9.8.73 – Remarks About the Nation’s Energy Policy
President Nixon holds a meeting in the White House Cabinet Room with several senior advisors to discuss energy on September 8, 1973. Attendees at the meeting included John A. Love, Roy Ash, Charles DiBona, Bryce Harlow, Deane Hinton, Henry Kissinger, Melvin Laird, Rogers Morton, and William Simon.
On September 8, 1973, President Nixon met with major administration officials having responsibilities in the field of energy. The purpose of this meeting was to ascertain current and proposed programs initiated under and before former Governor of Colorado John A. Love assumed the role of Director of the Office of Energy Policy.
In a two hour meeting, the participants briefed the President on energy/fuel shortage projections for the immediate months to come. Mr. Love in particular emphasized the urgency of Congressional action at this time. As is reflected in his talking points memo, Love stated that congressional action would not solve the immediate problem, but their inaction could make the national energy situation worse. He made light of the number of Nixon administration legislative proposals on the table–initiatives that would greatly assist in the nation’s energy recovery in the next 2-3 years.
Love also advised of his office’s intentions to initiate a number of steps:
-The Office of Energy Policy would announce forecasts of the winter shortage in order to communicate more clearly the urgency of the short-term situation.
-The EOP would meet with selected Governors to discuss what they can do to ease their states’ energy crunch during the winter.
-The Oil Policy Committee would devise contingency plans.
-The Crude Oil Logistics Committee would allow pass-through of increased prices of foreign crude oil and petroleum products.
-John A. Love would take energy related trips to foreign countries.
-The implementation of an energy conservations campaign involving industry, the public, and government.
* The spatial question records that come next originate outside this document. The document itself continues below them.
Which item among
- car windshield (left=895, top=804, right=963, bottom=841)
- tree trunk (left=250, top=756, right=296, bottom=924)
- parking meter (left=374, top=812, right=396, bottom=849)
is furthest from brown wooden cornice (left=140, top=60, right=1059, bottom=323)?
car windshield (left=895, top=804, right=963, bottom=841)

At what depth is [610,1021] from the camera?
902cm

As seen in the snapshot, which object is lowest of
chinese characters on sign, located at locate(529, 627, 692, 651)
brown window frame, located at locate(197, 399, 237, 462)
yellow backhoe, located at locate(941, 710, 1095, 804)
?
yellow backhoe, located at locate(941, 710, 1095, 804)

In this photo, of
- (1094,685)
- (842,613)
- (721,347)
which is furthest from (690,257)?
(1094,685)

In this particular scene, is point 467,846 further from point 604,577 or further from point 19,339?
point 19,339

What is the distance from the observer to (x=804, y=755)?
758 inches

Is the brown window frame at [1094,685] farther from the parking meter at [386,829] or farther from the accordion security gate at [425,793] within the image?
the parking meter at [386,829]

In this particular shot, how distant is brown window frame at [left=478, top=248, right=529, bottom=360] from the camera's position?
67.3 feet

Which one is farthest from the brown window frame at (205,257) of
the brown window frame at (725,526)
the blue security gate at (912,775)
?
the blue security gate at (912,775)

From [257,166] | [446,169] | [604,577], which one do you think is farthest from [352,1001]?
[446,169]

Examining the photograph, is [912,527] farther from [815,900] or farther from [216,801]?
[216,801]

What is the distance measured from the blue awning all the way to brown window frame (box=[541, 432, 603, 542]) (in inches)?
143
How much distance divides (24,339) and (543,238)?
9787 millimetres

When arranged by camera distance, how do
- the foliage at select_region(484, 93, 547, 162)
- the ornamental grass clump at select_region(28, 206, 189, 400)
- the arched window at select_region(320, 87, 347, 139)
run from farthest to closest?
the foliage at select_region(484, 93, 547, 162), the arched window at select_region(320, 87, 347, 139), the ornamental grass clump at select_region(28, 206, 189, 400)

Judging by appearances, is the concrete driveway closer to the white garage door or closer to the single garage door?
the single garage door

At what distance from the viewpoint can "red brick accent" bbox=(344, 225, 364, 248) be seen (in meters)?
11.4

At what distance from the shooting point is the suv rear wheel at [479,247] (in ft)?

-The establishment of a proposed mandatory petroleum allocation program, prohibitions against fuel switching, and mandatory propane allocation.
Below, view John A. Love’s talking points memo for the September 8 energy meeting:
In addressing the media following the meeting, President Nixon gave his opinion regarding the fervor over a perceived energy crisis:
We have heard a lot about a crisis. I do not use that term, because we do not face a crisis in that sense of the word. I would simply say that in the short term we face a problem, a problem with regard to energy–heating, for example, this winter, just as we though we faced a problem of gasoline this summer, and the possibility of brownouts.
We are not Pollyannaish about solving the problem, but insofar as the short-term problem is concerned, Governor Love has a program which he is working on and one which is designed to meet the problem and to deal with it.
President Nixon agreed with Governor Love’s in-meeting push for Congressional action, shortly after at the press conference making reference to pieces of legislation pending Congressional approval.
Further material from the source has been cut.